= Habeas Corpus Parliament =

The Habeas Corpus Parliament, also known as the First Exclusion Parliament, was a short-lived English Parliament which assembled on 6 March 1679 (or 1678, Old Style) during the reign of Charles II of England, the third parliament of the King's reign. It is named after the Habeas Corpus Act, which it enacted in May 1679.

The Habeas Corpus Parliament sat for two sessions. The first session sat from 6 March 1679 to 13 March 1679, the second session from 15 March 1679 to 26 May 1679. It was dissolved while in recess on 12 July 1679.

==History==
The parliament succeeded the long Cavalier Parliament of 1661–1678/79, which the King had dissolved. Elections were held for a new parliament on various dates in February 1678/79, after which the Earl of Shaftesbury estimated that of the members of the new House of Commons one third were friends of the court, three-fifths favouring the Opposition, and the rest capable of going either way.

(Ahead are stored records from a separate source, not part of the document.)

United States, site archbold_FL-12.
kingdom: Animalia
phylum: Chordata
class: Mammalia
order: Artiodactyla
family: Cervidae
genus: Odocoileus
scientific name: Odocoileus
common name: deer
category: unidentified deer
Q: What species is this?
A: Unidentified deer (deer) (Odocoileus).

On Thursday, 6 March, the Parliament first met, and the King opened the session with a speech to both houses, in which he said:

I have done many great Things already... as the Exclusion of the Popish Lords from their Seats in Parliament; the Execution of several Men, both upon the score of the Plot, and the Murder of Sir Edmundbury Godfrey... I have disbanded as much of the Army as I could get Money to do; and I am ready to disband the rest so soon as you shall reimburse me the Money they have cost me, and will enable me to pay off the Remainder: And above all, I have commanded my Brother to absent himself from me, because I would not leave malicious Men room to say, I had not removed all Causes which could be pretended to influence me towards Popish Counsels... I have not been wanting in giving Orders for putting all the present Laws in Execution against Papists; and I am ready to join in the making such farther Laws, as may be necessary for securing the Kingdom against Popery... I must needs put you in mind how necessary it will be to have a good Strength at Sea, next Summer, since our Neighbours are making naval Preparations... I will conclude as I begun, with my earnest Desires to have this a Healing Parliament; and I do give you this Assurance that I will with my Life defend both the Protestant Religion, and the Laws of this Kingdom, and I do expect from you to be defended from the Calumny, as well as the Danger of those worst of Men, who endeavour to render me, and my Government, odious to my People. The rest I leave to the Lord Chancellor.

Lord Chancellor Finch replied.

After several days of debate and correspondence with the King, William Gregory, who had served only one year in Parliament, was elected to serve as Speaker of the House of Commons, this being agreed as a compromise between the Commons, who had wished to re-elect Edward Seymour, and the King, who objected to Seymour.

On 25 March, Shaftesbury made a strong speech in the House of Lords warning of the threat of Popery and arbitrary government, and denouncing the royal administrations in the Kingdom of Scotland under John Maitland, 1st Duke of Lauderdale, and in the Kingdom of Ireland under James Butler, 1st Duke of Ormonde. He also denounced anew the Earl of Danby. Parliament resumed the pursuit of Danby's impeachment, showing even more anger against him than its Cavalier Parliament predecessor had.

As the parliament's name implies, its most notable achievement was the passage of the Habeas Corpus Act 1679. This was part of the struggle led by Shaftesbury to exclude the King's Roman Catholic brother James, Duke of York, from the succession to the throne, as Shaftesbury and his allies believed James would rule England arbitrarily.

On 15 May 1679, Shaftesbury's supporters in the Commons introduced the Exclusion Bill, which had the specific aim of disbarring the Duke of York from the throne. When it appeared that the bill was likely to pass, Charles used his prerogative to dissolve Parliament, which was prorogued on 27 May 1679 and did not meet again before it came to an end on 12 July 1679.

On 22 June, in the dying days of the parliament, although some weeks after its final meeting, came the Battle of Bothwell Bridge, at which troops commanded by the King's illegitimate son James Scott, 1st Duke of Monmouth defeated a rebellion in Scotland by militant Presbyterian Covenanters against Lauderdale's rule. Following the battle, Lauderdale was replaced in Scotland by the Duke of York.